How Can You Be Honest As The Mom?
Now that we are past his initial shock of being dropped off three states away, my son’s calls are less frantic and forlorn. Thank goodness I don’t have to hide my breaking heart! Now, he calls with excitement and I feel fortunate to have such a great, open relationship with him.
Communicating with adult kids can feel like a game of telephone. What we hear doesn’t always match the intention of the speaker. Does your daughter want to hear your reaction when she admits she’s stopped eating because she’s stressed about having the money to keep up with friends? Does your son want to risk disappointing you but admitting he got too drunk last weekend?
Making stupid decisions, pushing limits, and challenging previously held beliefs are part of becoming your own “adult”. And that always means doing something that you wish, in hindsight, you hadn’t.
When your son calls and tells you he misses you, it’s your job to adapt to your new role without slipping into “control mode”.
Something that helps? Good old fashioned active listening.
If your newly grown and flown kids are ducking your calls it could just be that they’re busy building new lives. Or it could be when they talk they don’t feel like you’re listening. Interrupting their stories to admonish them for what you feel are poor decisions is a fast pass to their voicemail.
Of course, sometimes we have good cause to be worried about their choices.
Be direct, understanding, and kind but know that ultimately it is no longer your place to punish or control.
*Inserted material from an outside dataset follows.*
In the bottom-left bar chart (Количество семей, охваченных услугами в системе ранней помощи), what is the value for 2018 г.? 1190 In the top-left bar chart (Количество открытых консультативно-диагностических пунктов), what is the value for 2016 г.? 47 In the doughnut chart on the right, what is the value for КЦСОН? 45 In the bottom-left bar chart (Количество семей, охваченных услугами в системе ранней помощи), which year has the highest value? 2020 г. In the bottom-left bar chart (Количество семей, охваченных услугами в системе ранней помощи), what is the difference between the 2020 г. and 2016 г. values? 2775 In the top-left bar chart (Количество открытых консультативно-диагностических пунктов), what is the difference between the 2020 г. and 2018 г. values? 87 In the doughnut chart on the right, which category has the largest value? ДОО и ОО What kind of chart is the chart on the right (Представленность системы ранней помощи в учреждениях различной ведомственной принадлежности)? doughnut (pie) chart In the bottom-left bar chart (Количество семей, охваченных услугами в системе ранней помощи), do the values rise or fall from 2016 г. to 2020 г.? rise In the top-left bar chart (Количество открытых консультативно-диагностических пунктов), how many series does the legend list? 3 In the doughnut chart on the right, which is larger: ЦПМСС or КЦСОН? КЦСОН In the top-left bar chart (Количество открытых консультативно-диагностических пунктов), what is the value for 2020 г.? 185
Yes, it’s scary when an adult you love is making choices that startle or frighten you.
But it’s worse to be worried and cut off from communication.
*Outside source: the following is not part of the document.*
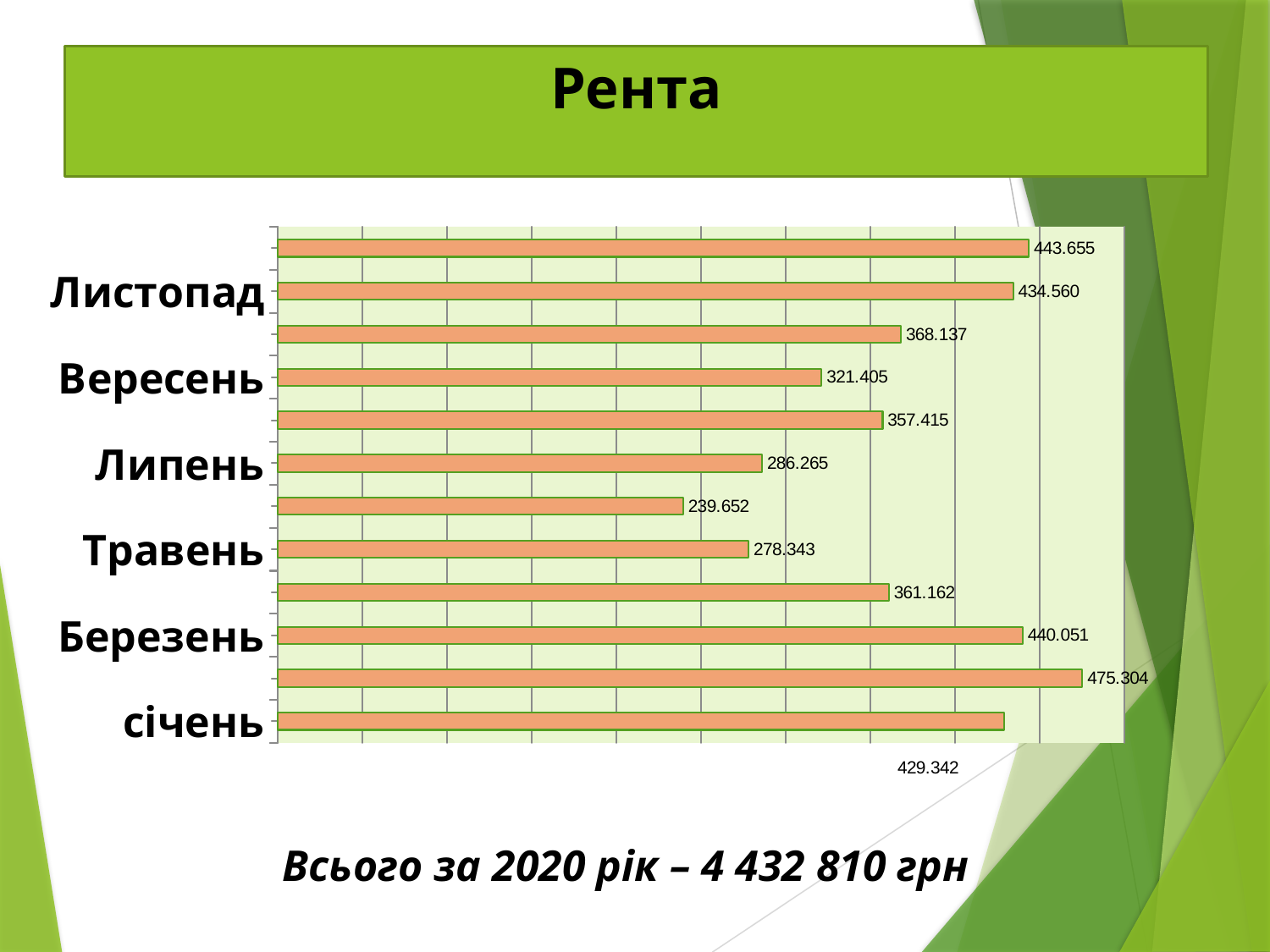
What is the title of the chart? Рента What is the value for Березень? 440.051 What is the value for Липень? 286.265 What is the value for січень? 429.342 How many bars does the chart contain? 12 What is the value for Травень? 278.343 What is the value for Вересень? 321.405 What is the value for Листопад? 434.560 What kind of chart is shown on the slide? bar chart What is the largest value shown on any bar in the chart? 475.304 Which is larger, the value for Березень or the value for Травень? Березень What is the difference between the values for Листопад and Вересень? 113.155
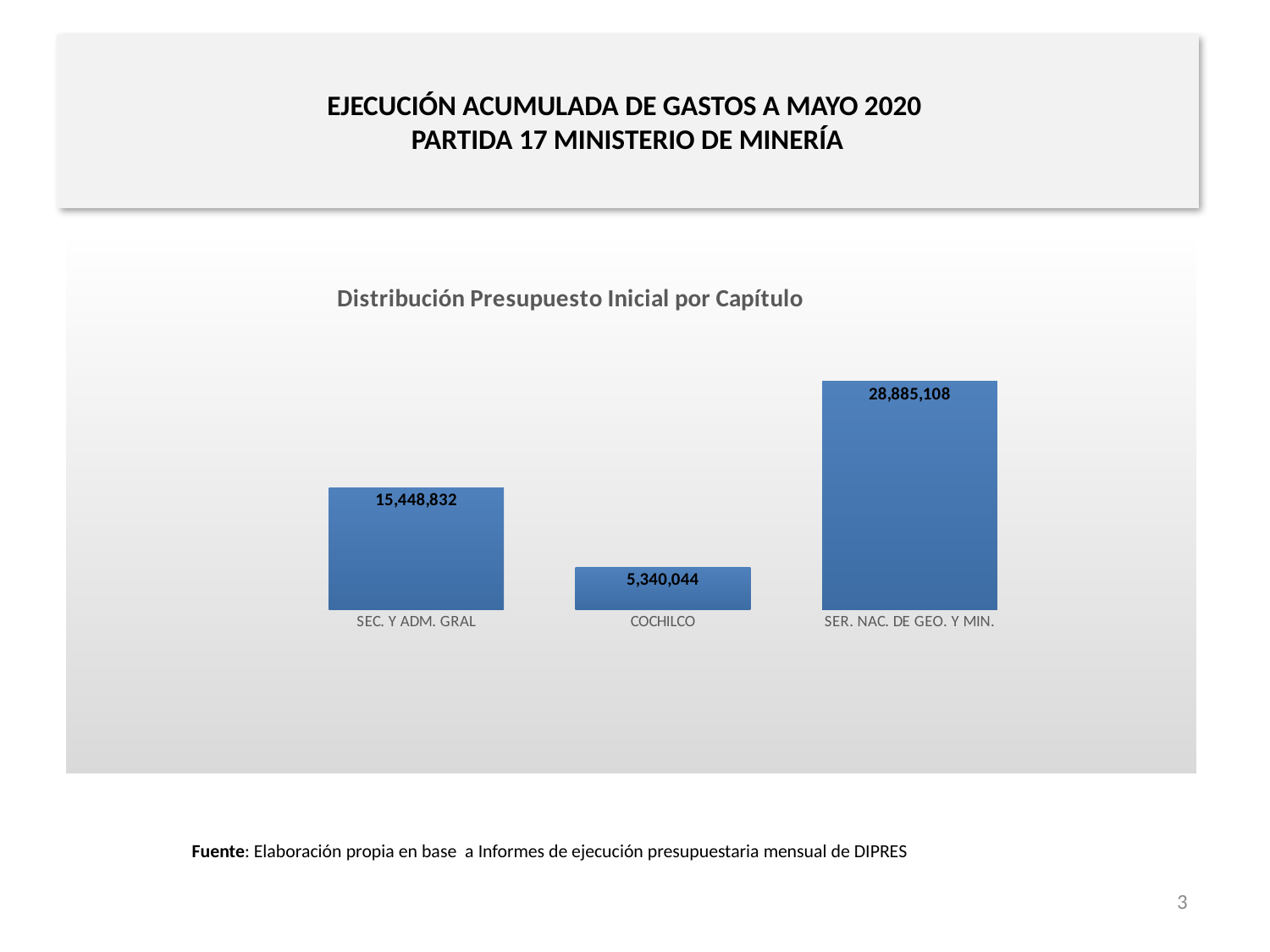
What is the value for SER. NAC. DE GEO. Y MIN.? 28,885,108 What is the difference between the values for SEC. Y ADM. GRAL and COCHILCO? 10,108,788 How many categories are shown in the chart? 3 What is the value for SEC. Y ADM. GRAL? 15,448,832 What is the difference between the values for SER. NAC. DE GEO. Y MIN. and COCHILCO? 23,545,064 Which is larger, the value for SEC. Y ADM. GRAL or the value for COCHILCO? SEC. Y ADM. GRAL What is the title of the chart? Distribución Presupuesto Inicial por Capítulo What is the difference between the values for SER. NAC. DE GEO. Y MIN. and SEC. Y ADM. GRAL? 13,436,276 What is the value for COCHILCO? 5,340,044 What kind of chart is shown on the slide? Bar chart Which category has the lowest value? COCHILCO Which category has the highest value? SER. NAC. DE GEO. Y MIN.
Remembering your own years of over-buying groceries, drinking too much, or dropping classes and changing majors every twelve seconds just might help you channel your inner empathy. You didn’t have it all figured out, either.
Every obstacle and mistake is an opportunity for growth and maturity.
If you’re in over your head it’s okay to call in an expert. A therapist who specializes in family relationships can help you untangle miscommunications and keep the lines of communication open.
How Can You Be Honest With Your Grown-Ass Mom?
Find yourself smack between fledgling young adults making their own choices for the first time and mentally and/or physically declining parents?
Welcome to the “sandwich” generation.
Just when you think you’ve gotten the hang of how to relate to your parents as an adult, everything changes. Renegotiating relationships yet again with aging parents is overwhelming.
My partner and I just found ourselves reversing roles with his parents. After years of relying on them to be the most “adult” of adults in the room, we are now stepping into new roles as their decision makers.
The key to smoothing out the bumps has been listening to their needs and respecting them as much as possible. Often that means my husband has to put aside his own feelings and make hard calls. Autonomy has become a flexible concept.
When mental agility declines, the right to make personal decisions gets sticky. It may be time to discuss a POA and assume banking and other financial responsibilities.
We are trying to decide if Dad needs to have specialized nursing care while also worrying about the post-grad choices of our third child. It’s both gratifying to be there for them all and exhausting emotionally.
The only thing that has saved me is intentional self-care.
Nurture yourself as you take the lead as the authoritative adult in your extended family. Think:
- What activities are a balm to your soul? Explore them further.
- Do you need a new hobby? Connect with local groups or clubs.
- Hire a therapist or life coach to give yourself somewhere to purge the stress.
- Get an emotional support animal (my lab has saved my sanity this year!)
Through the journey of life, your family are your closest traveling companions. The good news? Healthy, satisfying relationships are possible. Own what’s yours, give advice when asked, and prepare to jump in only when absolutely necessary.
It’s one heck of a ride, but it’s worth the price of admission.